+++ SUPPLIED DATA

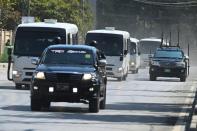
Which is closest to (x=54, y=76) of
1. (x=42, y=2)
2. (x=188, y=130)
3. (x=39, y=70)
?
(x=39, y=70)

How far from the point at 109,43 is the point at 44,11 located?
101ft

++++++

» **WHAT THIS TASK INVOLVES**
Convert the material, from the line containing "How far from" through the end of the material, into a two-column CSV with the columns input and output, one row per entry. Enclose each field in quotation marks and replace any line breaks with spaces.

» **SOLUTION TO THIS PROBLEM**
input,output
"How far from the point at 109,43 is the point at 44,11 located?","101ft"